Pamela Städler bringt Bewegung ins Toggenburg – politisch, gesellschaftlich und persönlich. Die Gemeinderätin von Lichtensteig ist nicht nur Stellenleiterin der Selbsthilfe St.Gallen Appenzell und Co-Präsidentin des VPOD Ostschweiz, sondern auch im Vorstand von Frieda & Idda für das Veranstaltungsprogramm zuständig. Sie engagiert sich mit Leidenschaft für soziale Gerechtigkeit, Gleichstellung und echte Begegnungen. Im Gespräch erzählt sie, wie sie ihre vielen Hüte unter einen Hut bringt, was sie Frauen rät, die Verantwortung übernehmen möchten – und warum Freude für sie der Schlüssel zu sinnstiftender Arbeit ist.
Pamela, du bist politisch aktiv, beruflich in einer leitenden Funktion engagiert und gleichzeitig bei Frieda & Idda für das Programm zuständig – wie erklärst du eigentlich jemandem an einem Apéro, was du alles machst?
An solchen Anlässen richte ich mich meist nach dem Interesse meines Gegenübers. Oft ergibt sich über ein Gesprächsthema ganz automatisch ein Bezug zu einem meiner Engagements. Manchmal nutze ich den Apéro aber auch bewusst, um mein Netzwerk zu erweitern – dann stelle ich mich gezielt mit einer passenden Rolle oder Funktion vor. Mehr als zwei, drei Themen spreche ich dabei selten an – sonst wird’s schnell zu viel. In meinem Lebenslauf ist dann natürlich alles vollständig aufgeführt.
Du bist auch Gemeinderätin im Städtli Lichtensteig. Was motiviert dich, dich auf kommunaler politischer Ebene zu engagieren – und was ist dir dabei besonders wichtig?
Ich habe mir Lichtensteig bewusst als Wohnort und somit als Lebensmittelpunkt ausgesucht und habe entschieden, meine Kinder im Städtli grosszuziehen. Meine Lebenswelt aktiv zu gestalten, auf Entscheidungsprozesse direkt Einfluss zu nehmen und meine Kompetenzen einzubringen, das gefällt mir! Die Politik bietet allen Bürgerinnen und Bürger eine breite Palette an Beteiligungsrechten. Diese auch zu nutzen war mir bereits als junge Frau ein Anliegen.

- [BEREITGESTELLTE DATEN]
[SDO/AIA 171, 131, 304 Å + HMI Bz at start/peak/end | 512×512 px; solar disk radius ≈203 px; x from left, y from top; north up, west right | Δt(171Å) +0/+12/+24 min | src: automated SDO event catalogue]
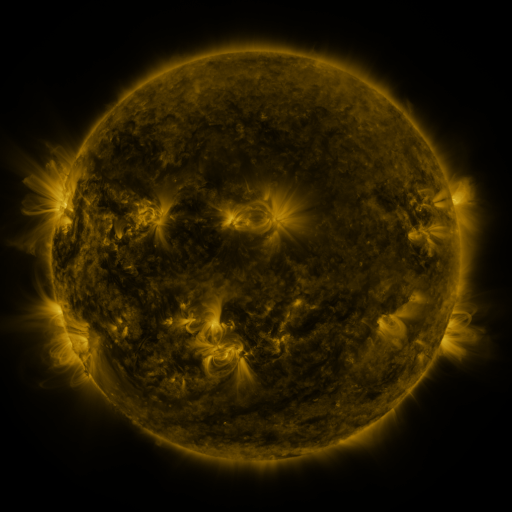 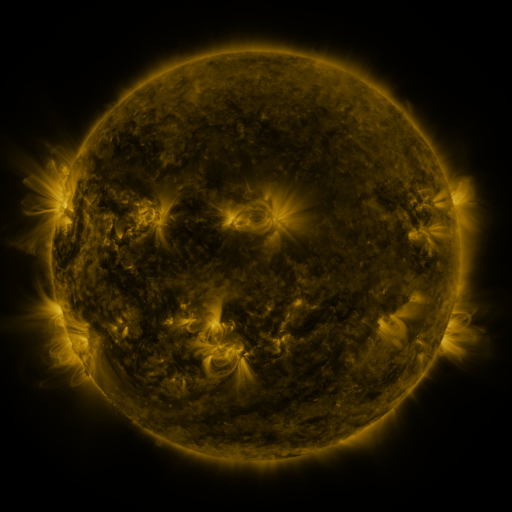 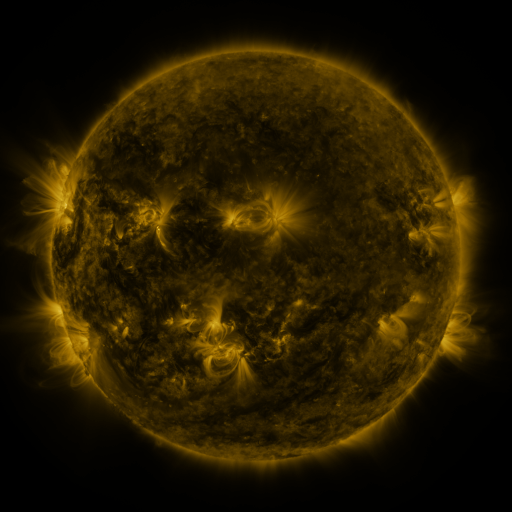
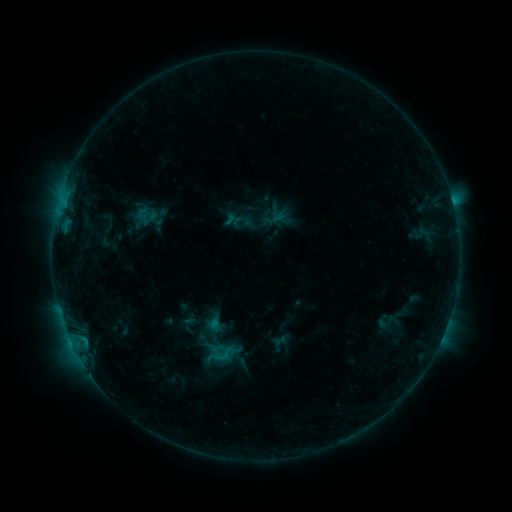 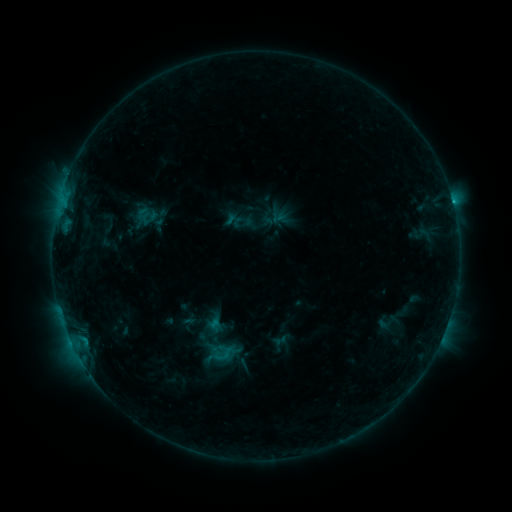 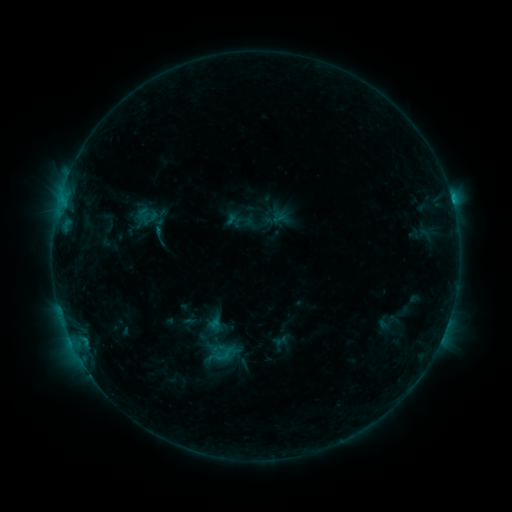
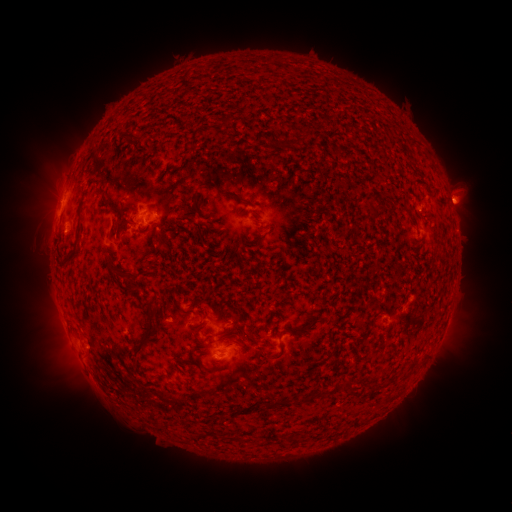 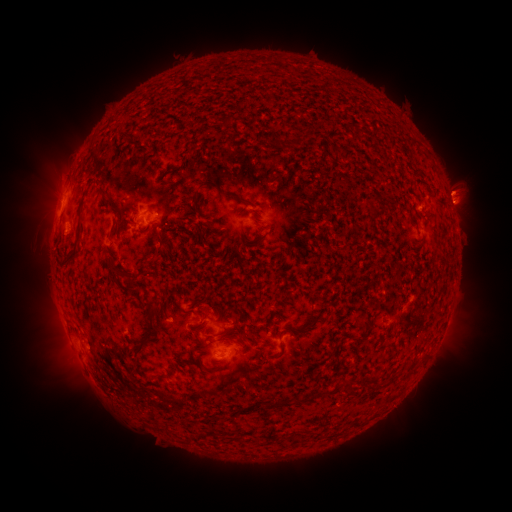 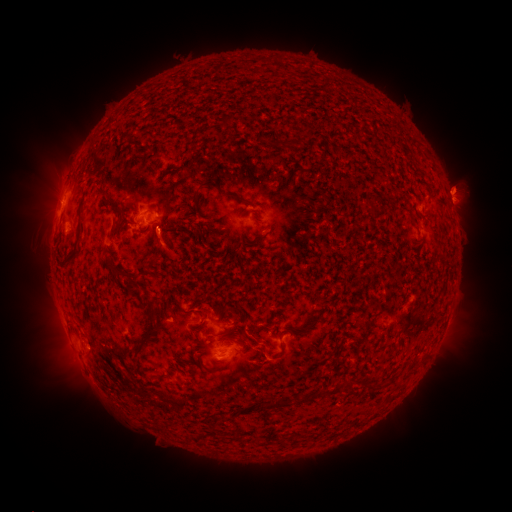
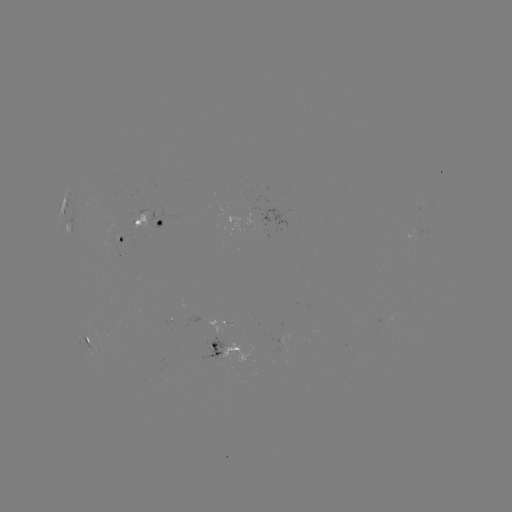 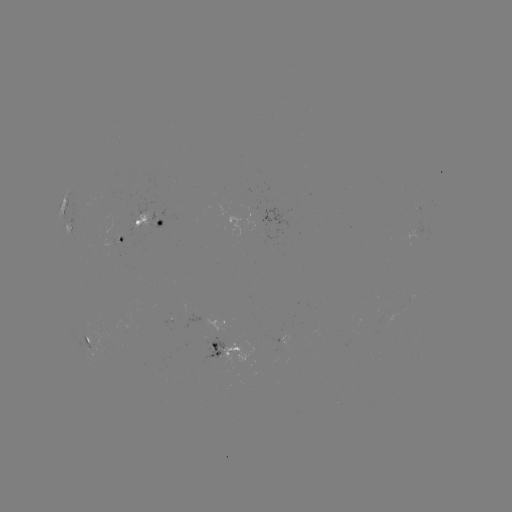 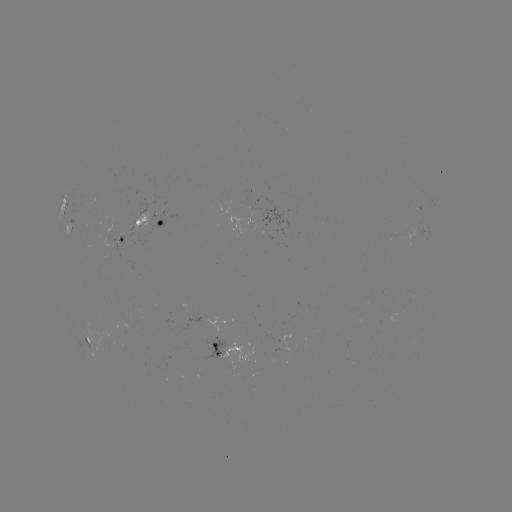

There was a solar eruption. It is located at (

- [GESTELLTE AUFGABEN]
**1.** Gib aus dem Interview mit Pamela Städler alles von „Pamela, du bist“ bis hinunter zu „dabei besonders wichtig?“ wortgetreu wieder.
**2.** Wofür ist Pamela Städler laut dem Interview im Vorstand von Frieda & Idda zuständig?
Die Zeilen sind eigenständiges Material und gehören nicht zum Interview.

- [GELÖSTE AUFGABEN]
**1.**
Pamela, du bist politisch aktiv, beruflich in einer leitenden Funktion engagiert und gleichzeitig bei Frieda & Idda für das Programm zuständig – wie erklärst du eigentlich jemandem an einem Apéro, was du alles machst?
An solchen Anlässen richte ich mich meist nach dem Interesse meines Gegenübers. Oft ergibt sich über ein Gesprächsthema ganz automatisch ein Bezug zu einem meiner Engagements. Manchmal nutze ich den Apéro aber auch bewusst, um mein Netzwerk zu erweitern – dann stelle ich mich gezielt mit einer passenden Rolle oder Funktion vor. Mehr als zwei, drei Themen spreche ich dabei selten an – sonst wird’s schnell zu viel. In meinem Lebenslauf ist dann natürlich alles vollständig aufgeführt.
Du bist auch Gemeinderätin im Städtli Lichtensteig. Was motiviert dich, dich auf kommunaler politischer Ebene zu engagieren – und was ist dir dabei besonders wichtig?

**2.** Für das Veranstaltungsprogramm.